Last week, Woods made his first public comments since undergoing surgery for a lower back injury that will cause him to miss the rest of the season. “It was instant nerve relief,” wrote the current world No 876, whose career earnings on and off the course were estimated at $1.45bn (€1.3bn) by Golf Digest earlier this year. “I haven’t felt this good in years.”

He added the long-term prognosis was positive but for now, he was just “doing my exercises, and taking my kids to and from school.”

He has played just 19 events since undergoing his first surgery in 2014 and hasn’t won since capturing his 79th PGA Tour win at the 2013 WGC Bridgestone Invitational.

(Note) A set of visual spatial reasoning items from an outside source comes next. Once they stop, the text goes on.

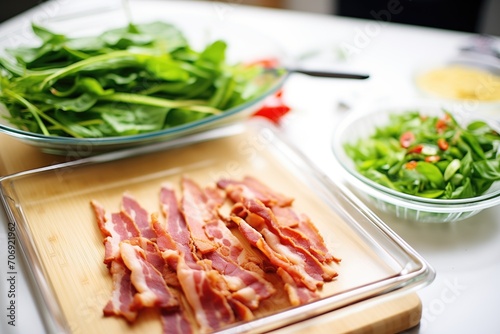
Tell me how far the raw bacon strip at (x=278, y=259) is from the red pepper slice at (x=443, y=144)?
20.5 inches

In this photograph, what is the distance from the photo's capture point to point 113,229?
120 centimetres

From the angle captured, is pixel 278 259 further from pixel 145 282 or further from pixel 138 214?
pixel 138 214

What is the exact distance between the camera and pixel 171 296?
102 centimetres

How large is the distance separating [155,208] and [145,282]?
12.0 inches

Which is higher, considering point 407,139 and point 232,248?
point 407,139

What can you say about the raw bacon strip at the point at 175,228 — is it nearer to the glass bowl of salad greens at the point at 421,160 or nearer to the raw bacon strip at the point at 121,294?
the raw bacon strip at the point at 121,294

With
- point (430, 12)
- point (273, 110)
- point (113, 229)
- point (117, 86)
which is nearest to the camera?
point (113, 229)

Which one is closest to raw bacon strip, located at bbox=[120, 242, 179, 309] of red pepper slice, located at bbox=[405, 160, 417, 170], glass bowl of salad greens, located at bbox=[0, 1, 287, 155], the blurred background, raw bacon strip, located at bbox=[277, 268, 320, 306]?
raw bacon strip, located at bbox=[277, 268, 320, 306]

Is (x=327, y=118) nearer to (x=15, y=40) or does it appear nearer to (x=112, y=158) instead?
(x=112, y=158)

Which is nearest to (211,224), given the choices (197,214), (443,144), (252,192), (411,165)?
(197,214)

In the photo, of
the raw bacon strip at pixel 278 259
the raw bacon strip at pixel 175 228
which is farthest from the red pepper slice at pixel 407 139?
the raw bacon strip at pixel 175 228

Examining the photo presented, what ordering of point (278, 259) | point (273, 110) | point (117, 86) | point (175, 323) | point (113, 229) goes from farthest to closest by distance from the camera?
point (273, 110) → point (117, 86) → point (113, 229) → point (278, 259) → point (175, 323)

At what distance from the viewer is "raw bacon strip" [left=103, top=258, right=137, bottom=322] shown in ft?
3.25

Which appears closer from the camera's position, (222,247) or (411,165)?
(222,247)
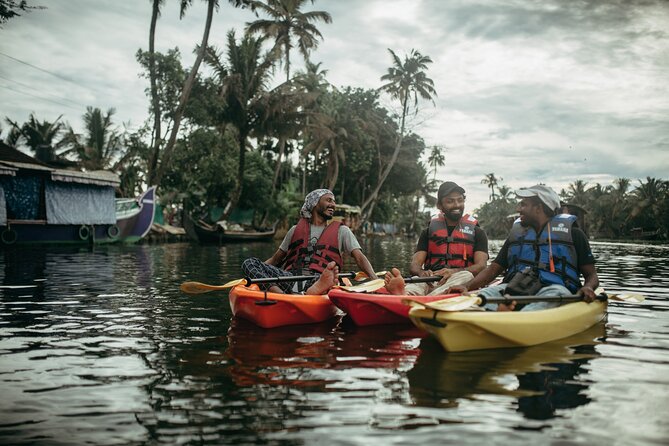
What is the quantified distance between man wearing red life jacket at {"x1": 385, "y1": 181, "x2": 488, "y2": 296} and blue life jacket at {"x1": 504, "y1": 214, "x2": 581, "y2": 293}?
107 centimetres

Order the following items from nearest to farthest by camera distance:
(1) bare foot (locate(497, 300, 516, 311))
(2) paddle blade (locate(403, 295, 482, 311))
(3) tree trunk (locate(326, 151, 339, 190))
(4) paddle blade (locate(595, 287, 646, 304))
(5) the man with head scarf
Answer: (2) paddle blade (locate(403, 295, 482, 311)), (1) bare foot (locate(497, 300, 516, 311)), (4) paddle blade (locate(595, 287, 646, 304)), (5) the man with head scarf, (3) tree trunk (locate(326, 151, 339, 190))

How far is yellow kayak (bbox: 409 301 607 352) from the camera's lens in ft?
14.2

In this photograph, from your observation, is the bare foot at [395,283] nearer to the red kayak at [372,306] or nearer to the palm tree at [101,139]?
the red kayak at [372,306]

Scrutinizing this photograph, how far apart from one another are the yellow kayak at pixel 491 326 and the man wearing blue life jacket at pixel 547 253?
319mm

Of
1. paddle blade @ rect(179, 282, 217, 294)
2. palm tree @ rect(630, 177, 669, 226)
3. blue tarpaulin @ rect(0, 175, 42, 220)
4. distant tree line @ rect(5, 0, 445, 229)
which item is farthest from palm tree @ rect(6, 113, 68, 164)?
palm tree @ rect(630, 177, 669, 226)

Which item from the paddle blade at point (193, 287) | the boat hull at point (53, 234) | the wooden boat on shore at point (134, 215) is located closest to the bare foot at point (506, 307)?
the paddle blade at point (193, 287)

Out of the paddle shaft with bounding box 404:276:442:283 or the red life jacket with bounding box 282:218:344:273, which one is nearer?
the paddle shaft with bounding box 404:276:442:283

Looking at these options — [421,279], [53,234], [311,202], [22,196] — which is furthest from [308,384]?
[53,234]

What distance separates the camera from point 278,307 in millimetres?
5699

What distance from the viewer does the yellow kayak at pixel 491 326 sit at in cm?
433

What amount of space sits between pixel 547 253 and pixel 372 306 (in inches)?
69.7

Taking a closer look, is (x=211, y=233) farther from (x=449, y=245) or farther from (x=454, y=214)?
(x=454, y=214)

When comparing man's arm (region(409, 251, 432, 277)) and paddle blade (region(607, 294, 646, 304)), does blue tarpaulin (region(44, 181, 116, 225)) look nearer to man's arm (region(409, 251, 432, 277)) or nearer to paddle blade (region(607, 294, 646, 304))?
man's arm (region(409, 251, 432, 277))

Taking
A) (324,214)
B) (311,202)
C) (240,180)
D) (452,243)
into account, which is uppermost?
(240,180)
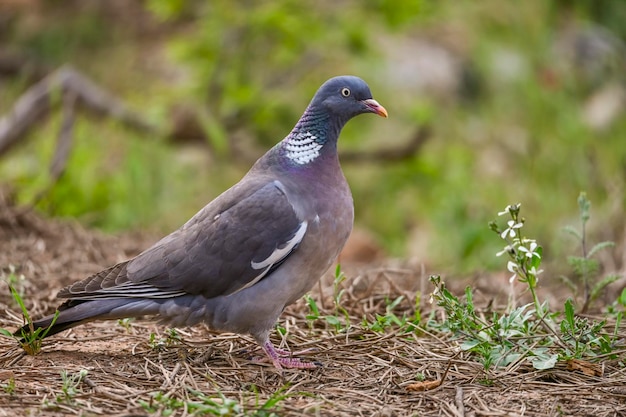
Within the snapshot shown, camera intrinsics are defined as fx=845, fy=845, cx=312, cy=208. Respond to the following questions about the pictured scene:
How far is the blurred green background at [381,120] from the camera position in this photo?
7371 mm

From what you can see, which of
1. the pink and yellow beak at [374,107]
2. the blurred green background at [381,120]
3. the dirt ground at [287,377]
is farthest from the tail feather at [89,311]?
the blurred green background at [381,120]

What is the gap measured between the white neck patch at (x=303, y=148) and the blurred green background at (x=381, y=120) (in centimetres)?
220

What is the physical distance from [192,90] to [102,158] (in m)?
1.11

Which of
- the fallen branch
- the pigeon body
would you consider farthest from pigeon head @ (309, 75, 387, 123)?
the fallen branch

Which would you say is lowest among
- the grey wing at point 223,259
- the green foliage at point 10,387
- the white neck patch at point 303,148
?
the green foliage at point 10,387

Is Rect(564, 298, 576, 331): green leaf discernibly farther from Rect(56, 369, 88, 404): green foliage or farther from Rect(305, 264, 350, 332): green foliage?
Rect(56, 369, 88, 404): green foliage

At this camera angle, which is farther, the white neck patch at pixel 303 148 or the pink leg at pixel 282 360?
the white neck patch at pixel 303 148

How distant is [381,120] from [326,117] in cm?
584

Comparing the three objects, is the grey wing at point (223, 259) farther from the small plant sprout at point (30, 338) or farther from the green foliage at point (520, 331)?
the green foliage at point (520, 331)

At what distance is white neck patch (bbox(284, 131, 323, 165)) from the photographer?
3.73 meters

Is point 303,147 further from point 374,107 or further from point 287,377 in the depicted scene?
point 287,377

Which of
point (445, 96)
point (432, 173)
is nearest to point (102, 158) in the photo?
point (432, 173)

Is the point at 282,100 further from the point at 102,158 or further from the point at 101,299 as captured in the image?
the point at 101,299

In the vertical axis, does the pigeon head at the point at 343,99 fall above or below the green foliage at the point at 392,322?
above
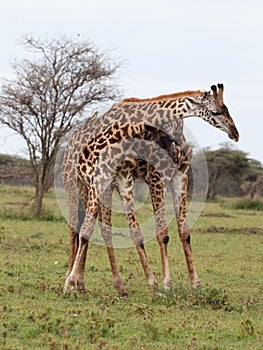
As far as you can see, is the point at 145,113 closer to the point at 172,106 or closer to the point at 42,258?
the point at 172,106

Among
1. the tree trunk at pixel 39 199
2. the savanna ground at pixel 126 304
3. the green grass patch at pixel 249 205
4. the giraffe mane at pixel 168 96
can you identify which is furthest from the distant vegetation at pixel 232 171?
the giraffe mane at pixel 168 96

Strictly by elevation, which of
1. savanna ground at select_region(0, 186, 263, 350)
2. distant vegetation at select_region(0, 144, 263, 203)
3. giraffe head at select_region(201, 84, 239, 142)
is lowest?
savanna ground at select_region(0, 186, 263, 350)

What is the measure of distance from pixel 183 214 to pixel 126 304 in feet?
4.95

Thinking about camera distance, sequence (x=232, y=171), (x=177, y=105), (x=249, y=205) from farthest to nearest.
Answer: (x=232, y=171), (x=249, y=205), (x=177, y=105)

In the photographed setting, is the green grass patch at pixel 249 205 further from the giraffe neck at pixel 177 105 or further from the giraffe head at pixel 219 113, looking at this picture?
the giraffe head at pixel 219 113

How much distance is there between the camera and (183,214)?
7.88 meters

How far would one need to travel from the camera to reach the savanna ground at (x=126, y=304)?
5352 millimetres

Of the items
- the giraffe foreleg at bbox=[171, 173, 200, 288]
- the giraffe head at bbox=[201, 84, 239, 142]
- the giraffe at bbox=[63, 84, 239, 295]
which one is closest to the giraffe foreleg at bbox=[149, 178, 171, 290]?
the giraffe at bbox=[63, 84, 239, 295]

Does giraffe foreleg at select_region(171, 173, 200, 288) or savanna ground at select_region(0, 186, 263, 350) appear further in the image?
giraffe foreleg at select_region(171, 173, 200, 288)

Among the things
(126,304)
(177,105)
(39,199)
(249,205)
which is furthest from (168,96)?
(249,205)

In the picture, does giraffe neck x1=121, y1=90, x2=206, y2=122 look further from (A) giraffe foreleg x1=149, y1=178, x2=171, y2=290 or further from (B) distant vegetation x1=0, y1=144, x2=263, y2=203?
(B) distant vegetation x1=0, y1=144, x2=263, y2=203

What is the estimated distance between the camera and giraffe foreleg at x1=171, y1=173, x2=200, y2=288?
25.7 feet

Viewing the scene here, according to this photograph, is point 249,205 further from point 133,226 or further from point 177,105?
point 133,226

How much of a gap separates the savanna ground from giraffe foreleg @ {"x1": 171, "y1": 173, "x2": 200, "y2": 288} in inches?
12.6
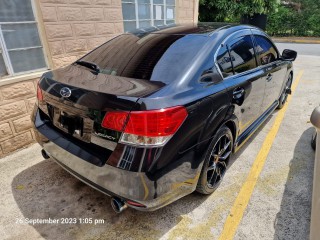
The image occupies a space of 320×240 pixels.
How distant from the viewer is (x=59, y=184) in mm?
2754

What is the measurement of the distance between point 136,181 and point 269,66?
266 cm

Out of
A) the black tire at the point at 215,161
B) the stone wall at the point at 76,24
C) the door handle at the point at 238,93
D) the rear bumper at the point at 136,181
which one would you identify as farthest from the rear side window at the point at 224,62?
the stone wall at the point at 76,24

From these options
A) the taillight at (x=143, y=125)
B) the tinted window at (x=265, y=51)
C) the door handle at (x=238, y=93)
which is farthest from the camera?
the tinted window at (x=265, y=51)

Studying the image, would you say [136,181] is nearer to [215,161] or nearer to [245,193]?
[215,161]

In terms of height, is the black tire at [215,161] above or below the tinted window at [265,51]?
below

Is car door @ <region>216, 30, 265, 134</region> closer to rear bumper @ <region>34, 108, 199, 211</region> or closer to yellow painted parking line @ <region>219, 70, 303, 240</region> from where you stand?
yellow painted parking line @ <region>219, 70, 303, 240</region>

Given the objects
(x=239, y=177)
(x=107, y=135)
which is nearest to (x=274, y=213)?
(x=239, y=177)

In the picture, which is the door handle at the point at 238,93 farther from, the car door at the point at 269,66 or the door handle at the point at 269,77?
the door handle at the point at 269,77

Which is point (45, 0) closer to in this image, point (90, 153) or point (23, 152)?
point (23, 152)

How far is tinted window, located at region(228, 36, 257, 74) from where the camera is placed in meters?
2.60

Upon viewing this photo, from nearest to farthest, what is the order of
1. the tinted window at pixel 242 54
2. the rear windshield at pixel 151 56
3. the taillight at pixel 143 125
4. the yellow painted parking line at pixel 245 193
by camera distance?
the taillight at pixel 143 125, the rear windshield at pixel 151 56, the yellow painted parking line at pixel 245 193, the tinted window at pixel 242 54

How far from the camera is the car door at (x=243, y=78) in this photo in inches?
96.3

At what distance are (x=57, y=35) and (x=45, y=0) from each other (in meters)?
0.50

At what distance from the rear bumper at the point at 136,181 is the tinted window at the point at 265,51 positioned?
6.63ft
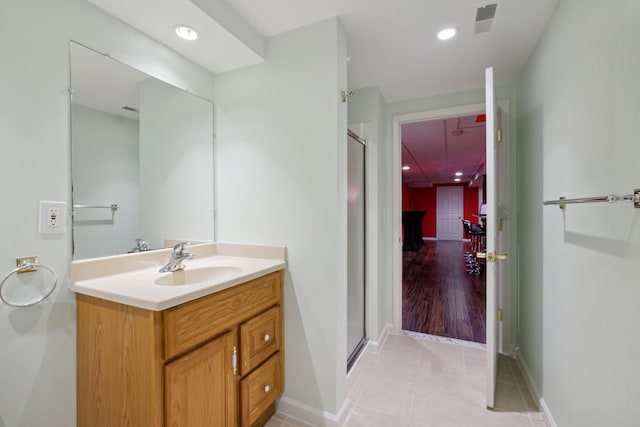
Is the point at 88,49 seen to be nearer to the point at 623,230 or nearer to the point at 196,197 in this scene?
the point at 196,197

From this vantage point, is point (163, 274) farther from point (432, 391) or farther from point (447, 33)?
point (447, 33)

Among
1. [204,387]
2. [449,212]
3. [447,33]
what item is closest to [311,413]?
[204,387]

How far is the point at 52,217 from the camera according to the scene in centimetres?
115

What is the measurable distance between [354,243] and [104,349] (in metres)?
1.68

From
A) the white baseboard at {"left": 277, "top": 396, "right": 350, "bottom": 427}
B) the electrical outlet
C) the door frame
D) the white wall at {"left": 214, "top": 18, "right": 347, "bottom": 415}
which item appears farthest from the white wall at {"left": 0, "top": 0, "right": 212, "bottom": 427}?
the door frame

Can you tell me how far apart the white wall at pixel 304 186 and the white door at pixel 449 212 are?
1102 cm

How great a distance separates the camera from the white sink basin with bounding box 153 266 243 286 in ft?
4.72

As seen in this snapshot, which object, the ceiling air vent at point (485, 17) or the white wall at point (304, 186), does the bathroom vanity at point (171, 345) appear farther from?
the ceiling air vent at point (485, 17)

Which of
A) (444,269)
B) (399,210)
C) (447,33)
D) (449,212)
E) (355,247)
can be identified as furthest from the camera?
(449,212)

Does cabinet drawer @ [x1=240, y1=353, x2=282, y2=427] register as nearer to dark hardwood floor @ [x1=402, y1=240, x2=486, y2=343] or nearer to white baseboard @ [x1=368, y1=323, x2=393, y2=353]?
white baseboard @ [x1=368, y1=323, x2=393, y2=353]

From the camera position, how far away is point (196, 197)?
1857 millimetres

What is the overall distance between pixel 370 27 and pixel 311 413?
2308mm

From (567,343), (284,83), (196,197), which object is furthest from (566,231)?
(196,197)

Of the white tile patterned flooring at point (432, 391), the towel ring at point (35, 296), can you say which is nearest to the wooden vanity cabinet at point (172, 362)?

As for the battle for 15 US Open spots in the Sectional Qualifier at Walton Heath, 11 players qualified automatically on 10 under or better with Aaron Rai topping the leaderboard by a shot on 14 under from China’s Hantong Li.

Frenchmen Alexander Levy and Joël Stalter, Welshman Bradley Dredge, Scotland’s Richie Ramsay, England’s Eddie Pepperell and Andrew “Beef” Johnston and South Africans Oliver Bekker, Brandon Stone and George Coetzee also made it but another seven players had to playoff for five spots.

They included 2015 Open hero Dunne, who had two eagle twos and 11 birdies in rounds of 67 and 68 on the New and Old Courses respectively as he finished in a seven-way tie for the last five places on nine-under par.

Five of the seven birdied the first extra hole with Dunne and South Africa’s Thomas Aiken the first to make it through with par threes at the next.

That left four players battling for the last two spots which went to Matt Wallace of England and Australian Wade Ormsby, leaving Grégory Bourdy and Callum Shinkwin as first and second alternates.

As for Harrington, the 45-year-old only returned last week after a 12-week layoff following neck surgery.

But the US Open, which he hasn’t played since 2013, proved to be a bridge too far for the Dubliner as he crashed to five-over-par after five holes en route to an opening 77 on the Old Course before adding a four-under 68 on the New in the afternoon.